Massage Pillows, Milkshake Makers on Gift Registries for College-Bound

Today's students must be so confused about Barack Obama's rusty car and Mitt Romney's sawhorse desk.

My friend Blake has been teaching in Tokyo for the past 19 years, coming back to the U.S. on most of his academic breaks. This past weekend, he helped us move most of the big stuff into my oldest daughter’s rental home for the upcoming academic year. When it was all done except for building the above-the-toilet storage rack, he said, “How come kids work less than we did but have so much more?”

I’ve grown used to what college students have. My daughter Allison’s first on-campus apartment had panoramic views of the city, a bathroom so big you could throw a dance party in it, and a gym in the building—even though the $42 million Drexel Recreation Center is less than two blocks away. I remember thinking, if this is how you live as a college sophomore, where do you go from here?

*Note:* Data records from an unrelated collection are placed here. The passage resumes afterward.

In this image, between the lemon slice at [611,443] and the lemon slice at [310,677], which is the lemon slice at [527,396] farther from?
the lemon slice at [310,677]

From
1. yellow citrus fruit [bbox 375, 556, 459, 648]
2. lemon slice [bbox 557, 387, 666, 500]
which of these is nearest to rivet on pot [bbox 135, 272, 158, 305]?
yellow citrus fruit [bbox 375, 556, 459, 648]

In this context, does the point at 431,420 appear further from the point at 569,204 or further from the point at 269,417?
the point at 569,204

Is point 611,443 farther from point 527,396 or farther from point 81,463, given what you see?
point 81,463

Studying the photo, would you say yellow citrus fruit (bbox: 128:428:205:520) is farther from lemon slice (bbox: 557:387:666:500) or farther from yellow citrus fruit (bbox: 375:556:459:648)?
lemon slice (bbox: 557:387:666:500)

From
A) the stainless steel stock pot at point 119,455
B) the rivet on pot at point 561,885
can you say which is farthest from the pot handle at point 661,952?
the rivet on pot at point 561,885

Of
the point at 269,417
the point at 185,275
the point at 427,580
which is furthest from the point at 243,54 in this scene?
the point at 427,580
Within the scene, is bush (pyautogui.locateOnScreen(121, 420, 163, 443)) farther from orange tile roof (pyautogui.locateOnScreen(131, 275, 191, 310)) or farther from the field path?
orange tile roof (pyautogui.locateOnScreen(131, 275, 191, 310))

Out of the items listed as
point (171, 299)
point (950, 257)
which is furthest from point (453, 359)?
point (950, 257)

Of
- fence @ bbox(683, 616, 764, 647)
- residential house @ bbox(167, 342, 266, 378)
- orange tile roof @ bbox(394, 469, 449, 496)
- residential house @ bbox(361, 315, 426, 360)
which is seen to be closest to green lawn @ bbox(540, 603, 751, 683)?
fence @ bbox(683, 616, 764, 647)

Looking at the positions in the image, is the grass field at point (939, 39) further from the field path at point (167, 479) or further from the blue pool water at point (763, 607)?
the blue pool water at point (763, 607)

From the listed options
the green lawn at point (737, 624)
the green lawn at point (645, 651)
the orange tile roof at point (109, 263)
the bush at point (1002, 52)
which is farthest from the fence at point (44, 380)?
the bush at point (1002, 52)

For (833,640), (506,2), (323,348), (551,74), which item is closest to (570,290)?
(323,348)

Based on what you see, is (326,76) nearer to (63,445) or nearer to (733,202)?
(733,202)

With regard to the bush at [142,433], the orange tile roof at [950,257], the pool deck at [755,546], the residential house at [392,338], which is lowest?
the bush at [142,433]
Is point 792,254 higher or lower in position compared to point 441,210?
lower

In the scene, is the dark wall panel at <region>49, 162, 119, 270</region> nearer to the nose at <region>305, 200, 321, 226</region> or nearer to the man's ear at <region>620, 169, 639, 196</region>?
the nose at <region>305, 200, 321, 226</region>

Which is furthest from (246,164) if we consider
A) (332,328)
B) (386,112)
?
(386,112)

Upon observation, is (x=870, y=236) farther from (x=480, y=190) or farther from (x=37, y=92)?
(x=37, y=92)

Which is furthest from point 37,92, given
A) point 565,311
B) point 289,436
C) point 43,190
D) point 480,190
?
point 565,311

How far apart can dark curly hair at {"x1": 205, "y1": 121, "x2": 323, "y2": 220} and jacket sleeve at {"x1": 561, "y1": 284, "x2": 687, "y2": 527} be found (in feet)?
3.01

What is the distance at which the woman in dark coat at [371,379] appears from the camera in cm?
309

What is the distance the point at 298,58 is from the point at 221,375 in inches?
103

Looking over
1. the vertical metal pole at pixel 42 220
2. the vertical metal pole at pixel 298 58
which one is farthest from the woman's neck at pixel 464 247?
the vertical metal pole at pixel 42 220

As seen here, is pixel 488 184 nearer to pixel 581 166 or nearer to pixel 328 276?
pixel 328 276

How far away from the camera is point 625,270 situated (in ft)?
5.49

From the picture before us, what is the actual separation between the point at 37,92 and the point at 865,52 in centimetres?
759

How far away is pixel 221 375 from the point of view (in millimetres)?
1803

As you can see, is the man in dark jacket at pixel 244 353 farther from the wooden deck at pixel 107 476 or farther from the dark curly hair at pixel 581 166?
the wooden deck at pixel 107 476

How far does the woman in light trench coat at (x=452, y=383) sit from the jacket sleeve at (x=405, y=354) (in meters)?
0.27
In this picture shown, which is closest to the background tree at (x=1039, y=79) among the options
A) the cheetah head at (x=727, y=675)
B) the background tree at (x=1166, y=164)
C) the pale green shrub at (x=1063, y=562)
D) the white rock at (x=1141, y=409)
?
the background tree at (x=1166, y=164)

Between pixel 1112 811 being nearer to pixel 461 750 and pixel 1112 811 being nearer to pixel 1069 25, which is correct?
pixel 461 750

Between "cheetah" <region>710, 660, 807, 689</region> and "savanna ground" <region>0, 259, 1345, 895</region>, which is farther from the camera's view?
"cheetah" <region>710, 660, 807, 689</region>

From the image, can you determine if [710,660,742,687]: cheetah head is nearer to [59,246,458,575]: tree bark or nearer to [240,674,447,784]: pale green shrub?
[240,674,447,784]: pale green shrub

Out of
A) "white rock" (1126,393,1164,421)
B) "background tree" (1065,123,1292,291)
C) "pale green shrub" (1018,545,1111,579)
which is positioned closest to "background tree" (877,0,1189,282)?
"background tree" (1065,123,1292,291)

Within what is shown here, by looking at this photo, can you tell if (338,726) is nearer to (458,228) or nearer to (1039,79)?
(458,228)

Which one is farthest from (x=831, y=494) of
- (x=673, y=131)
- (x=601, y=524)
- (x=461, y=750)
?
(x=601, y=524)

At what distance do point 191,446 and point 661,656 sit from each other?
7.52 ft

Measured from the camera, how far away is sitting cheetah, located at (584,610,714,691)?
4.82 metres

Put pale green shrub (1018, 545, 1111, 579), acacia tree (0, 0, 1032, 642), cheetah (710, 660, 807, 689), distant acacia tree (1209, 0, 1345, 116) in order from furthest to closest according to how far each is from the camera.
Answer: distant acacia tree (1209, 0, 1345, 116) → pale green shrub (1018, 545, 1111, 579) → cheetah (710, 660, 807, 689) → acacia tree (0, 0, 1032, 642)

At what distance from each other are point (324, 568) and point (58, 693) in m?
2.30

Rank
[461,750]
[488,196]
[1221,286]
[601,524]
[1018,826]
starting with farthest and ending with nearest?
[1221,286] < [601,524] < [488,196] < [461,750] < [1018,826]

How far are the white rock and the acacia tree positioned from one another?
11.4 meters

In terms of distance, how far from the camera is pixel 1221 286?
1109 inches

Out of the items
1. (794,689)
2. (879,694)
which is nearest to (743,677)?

This year Allison is living with five girls, several of whom who have TVs in their rooms. There is also a TV in the basement party room, as well as in the formal living room. What? Yes, they have a formal living room and a finished basement, complete with another bedroom, another full bathroom, and a washer/dryer. The party area is still big enough for a sofa, loveseat, gaming table, bar, and four-seater high-top table with chairs. Their newly renovated five-bedroom, three-bathroom home has a front porch and all-new kitchen appliances too. I am practically describing the house she rented last year. I am also practically describing all of her friends’ rentals as well. Yes, they are in University City, but still.

My husband and I had always sworn that even if we became millionaires, we would make our kids get part-time jobs, budget their own money, appreciate what they had, understand the value of a dollar. The millionaire part didn’t happen, so all of those plans were irrelevant; I could just do the “get a job” part.

If you can’t keep up with the Joneses for your child, consider throwing a “trunk party” and inviting the Joneses to help. Apparently growing in popularity, these are bon voyage parties thrown by parents for their college-bound child (a separate shindig from the graduation party). There’s a nod to quaintness in the name—anything one might take to college should fit in a trunk. The kind people at Bed Bath & Beyond even have a gift registry designed for the college-bound, though it’s a good thing the trunk is just a metaphor or the massaging pillow (on the suggested gift list) would never fit. The Container Store will also help you create a gift registry, and both stores even will allow you to have the goods picked up at the store nearest your student’s university.

According to the National Retail Foundation, combined K-12 and college spending will reach $83.8 billion this year, serving as the second-biggest consumer spending event for retailers behind the winter holidays. I find this hard to believe when colleges across the country suggest assigned roommates become Facebook friends so that they don’t both bring microwaves or milkshake makers.

If you cannot afford to even throw the trunk party (there are invitations, decorations, and cakes), you can always send your child to schools that make a trip to Target part of orientation week. Joining 69 colleges and universities throughout the country, both Rutgers and Temple University sent kids to area Targets for special late-night events, with music, prizes, refreshments, and, oh yeah—shopping.